Brock explained why he did not include any listing of hotels or hostels.
“The book doesn’t get into specifics because those tend to change so much that a book will not be one’s best tool for a listing of places,” Brock said.
Instead, there’s a chapter called “Make Plans,” which presents a series of steps to take to determine whether a hostel will be your best option, or an Airbnb, or a hotel, or a traditional bed and breakfast. The idea is to find the types of places that will matter to you, and how to fit that into the planning process.
The idea behind all the mental and physical planning and prep work may be illustrated by answering this question: should a botanist and a layman go into a forest at the same time, who will see the most, get the most out of the experience?

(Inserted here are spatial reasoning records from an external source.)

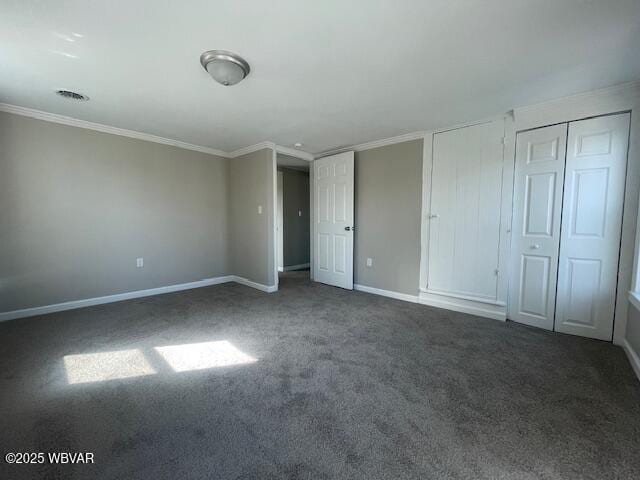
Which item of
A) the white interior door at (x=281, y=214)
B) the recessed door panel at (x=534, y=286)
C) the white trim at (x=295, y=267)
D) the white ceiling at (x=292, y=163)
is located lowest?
the white trim at (x=295, y=267)

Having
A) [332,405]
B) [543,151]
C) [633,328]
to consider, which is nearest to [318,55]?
[332,405]

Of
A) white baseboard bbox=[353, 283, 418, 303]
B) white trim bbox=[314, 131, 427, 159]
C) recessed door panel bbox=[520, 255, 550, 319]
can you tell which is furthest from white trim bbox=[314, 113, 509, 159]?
white baseboard bbox=[353, 283, 418, 303]

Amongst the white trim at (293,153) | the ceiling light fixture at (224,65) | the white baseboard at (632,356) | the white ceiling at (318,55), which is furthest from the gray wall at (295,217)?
the white baseboard at (632,356)

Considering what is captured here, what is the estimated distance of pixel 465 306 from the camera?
10.6 ft

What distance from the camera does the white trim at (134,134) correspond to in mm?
2854

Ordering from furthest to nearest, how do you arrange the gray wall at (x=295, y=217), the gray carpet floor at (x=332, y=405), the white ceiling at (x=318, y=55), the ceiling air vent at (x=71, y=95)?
the gray wall at (x=295, y=217) → the ceiling air vent at (x=71, y=95) → the white ceiling at (x=318, y=55) → the gray carpet floor at (x=332, y=405)

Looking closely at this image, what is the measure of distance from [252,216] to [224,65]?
2554 mm

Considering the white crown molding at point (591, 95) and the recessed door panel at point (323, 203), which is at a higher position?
the white crown molding at point (591, 95)

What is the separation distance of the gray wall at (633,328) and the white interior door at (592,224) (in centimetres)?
16

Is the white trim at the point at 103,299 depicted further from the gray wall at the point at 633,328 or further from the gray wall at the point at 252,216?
the gray wall at the point at 633,328

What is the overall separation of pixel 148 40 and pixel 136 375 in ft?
7.38

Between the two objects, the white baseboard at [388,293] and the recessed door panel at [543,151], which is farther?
the white baseboard at [388,293]

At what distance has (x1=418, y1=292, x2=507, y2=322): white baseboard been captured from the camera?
9.80 feet

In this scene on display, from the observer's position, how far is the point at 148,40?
1726 millimetres
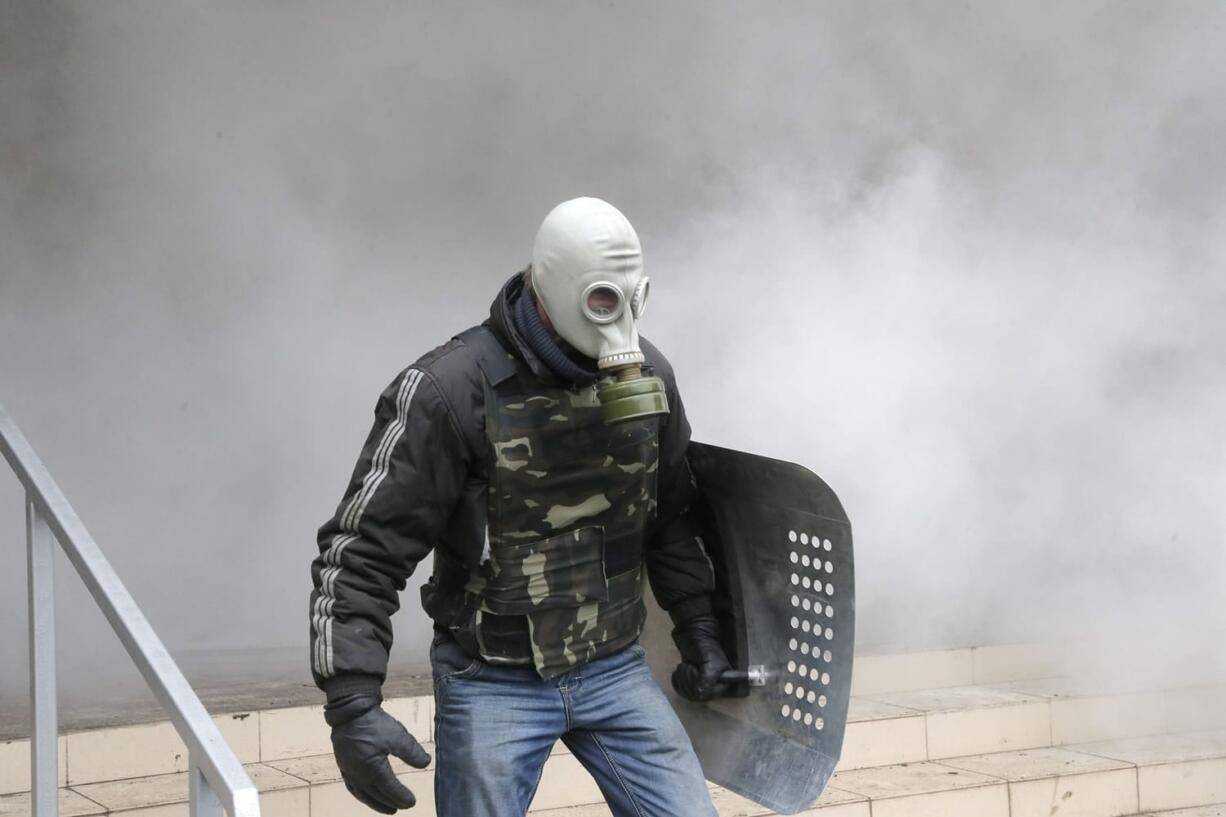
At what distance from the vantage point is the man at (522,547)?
2441 millimetres

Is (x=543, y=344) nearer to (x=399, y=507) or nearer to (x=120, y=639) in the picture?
(x=399, y=507)

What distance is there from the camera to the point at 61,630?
222 inches

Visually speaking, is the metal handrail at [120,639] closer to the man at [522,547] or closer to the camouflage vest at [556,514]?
the man at [522,547]

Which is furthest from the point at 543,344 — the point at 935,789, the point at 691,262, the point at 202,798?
the point at 691,262

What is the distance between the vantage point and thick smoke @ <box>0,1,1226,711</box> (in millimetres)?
5824

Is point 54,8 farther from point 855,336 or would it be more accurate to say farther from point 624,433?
point 624,433

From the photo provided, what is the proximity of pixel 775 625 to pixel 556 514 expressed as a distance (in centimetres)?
55

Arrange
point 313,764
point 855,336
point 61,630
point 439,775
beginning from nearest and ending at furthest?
point 439,775 → point 313,764 → point 61,630 → point 855,336

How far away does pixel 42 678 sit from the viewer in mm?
2604

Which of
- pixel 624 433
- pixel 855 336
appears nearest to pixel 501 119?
pixel 855 336

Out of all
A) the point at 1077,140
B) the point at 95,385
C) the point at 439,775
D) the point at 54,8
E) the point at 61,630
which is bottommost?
the point at 439,775

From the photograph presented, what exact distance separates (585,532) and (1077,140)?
185 inches

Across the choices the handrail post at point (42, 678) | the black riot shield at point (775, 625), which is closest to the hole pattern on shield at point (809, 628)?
the black riot shield at point (775, 625)

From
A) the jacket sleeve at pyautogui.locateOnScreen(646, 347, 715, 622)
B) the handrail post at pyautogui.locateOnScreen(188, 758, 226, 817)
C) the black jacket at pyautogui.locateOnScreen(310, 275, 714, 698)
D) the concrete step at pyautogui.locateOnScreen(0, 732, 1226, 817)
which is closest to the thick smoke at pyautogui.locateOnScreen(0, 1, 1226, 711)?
the concrete step at pyautogui.locateOnScreen(0, 732, 1226, 817)
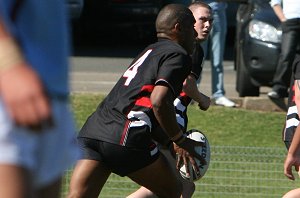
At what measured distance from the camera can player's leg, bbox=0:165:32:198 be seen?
9.05ft

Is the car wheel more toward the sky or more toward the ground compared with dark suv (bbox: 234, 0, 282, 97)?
more toward the ground

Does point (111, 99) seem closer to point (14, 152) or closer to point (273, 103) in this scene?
point (14, 152)

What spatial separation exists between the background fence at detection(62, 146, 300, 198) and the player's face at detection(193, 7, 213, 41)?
181 centimetres

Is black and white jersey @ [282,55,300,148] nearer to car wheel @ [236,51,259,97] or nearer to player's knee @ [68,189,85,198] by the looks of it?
player's knee @ [68,189,85,198]

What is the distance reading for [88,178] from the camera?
7.00 meters

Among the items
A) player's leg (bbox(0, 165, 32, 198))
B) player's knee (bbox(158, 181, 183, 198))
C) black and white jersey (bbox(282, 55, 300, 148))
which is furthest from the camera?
black and white jersey (bbox(282, 55, 300, 148))

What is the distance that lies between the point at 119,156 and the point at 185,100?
3.32 feet

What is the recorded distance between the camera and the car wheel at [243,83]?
43.9ft

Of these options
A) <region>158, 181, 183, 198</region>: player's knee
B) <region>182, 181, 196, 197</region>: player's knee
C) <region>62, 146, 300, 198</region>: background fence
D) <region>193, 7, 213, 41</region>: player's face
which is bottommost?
<region>62, 146, 300, 198</region>: background fence

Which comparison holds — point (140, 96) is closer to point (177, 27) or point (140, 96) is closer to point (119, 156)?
point (119, 156)

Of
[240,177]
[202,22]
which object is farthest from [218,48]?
[202,22]

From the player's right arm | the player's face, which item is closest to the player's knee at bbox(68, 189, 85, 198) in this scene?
the player's right arm

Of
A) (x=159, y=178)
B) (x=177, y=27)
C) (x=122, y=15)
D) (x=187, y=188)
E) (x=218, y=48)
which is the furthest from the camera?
(x=122, y=15)

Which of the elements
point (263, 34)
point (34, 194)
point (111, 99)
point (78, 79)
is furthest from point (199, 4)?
point (78, 79)
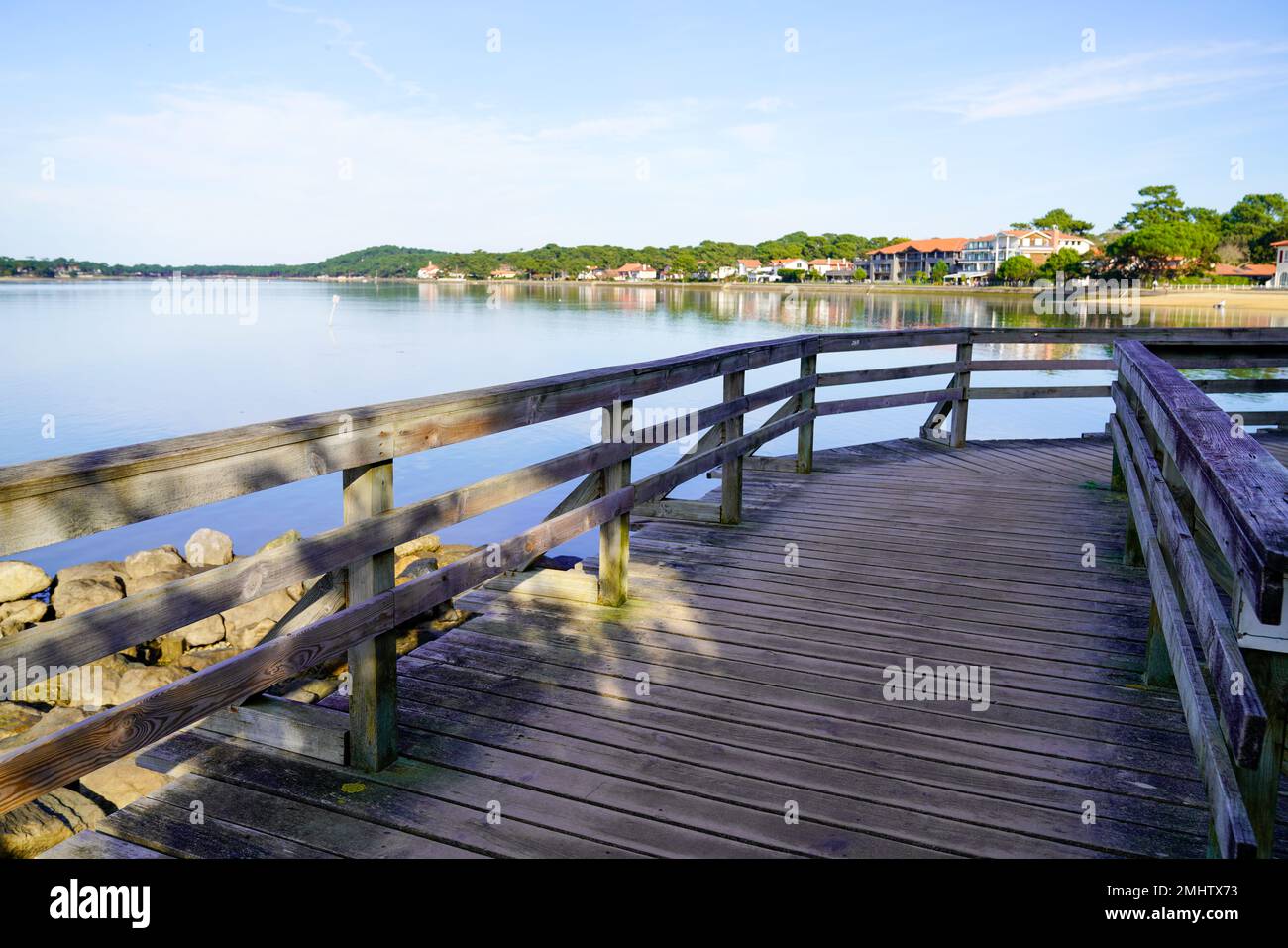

“Most people treat travel as an end in itself,” Brock said. “You know, I do it, and then I come back to my life here. The book is really about how to treat travel as a means to an end. It’s a tool you can use to really explore those things that mean the most to you, and to do it in a way you can’t do at home, because at home, you are so blinded by routine and habits that you aren’t able to see things the way you do when you are taken out of your comfort zone.”
When he’s not writing books, Brock, who works in marketing, is busy with branding work for Fortune 500 companies and nonprofits.
“Hidden Travel: How to Discover More,” sells for $15.99 for the paperback edition and $8 for Kindle. It is available on Amazon and on other main sites, and hopefully, in the near future, at local bookstores.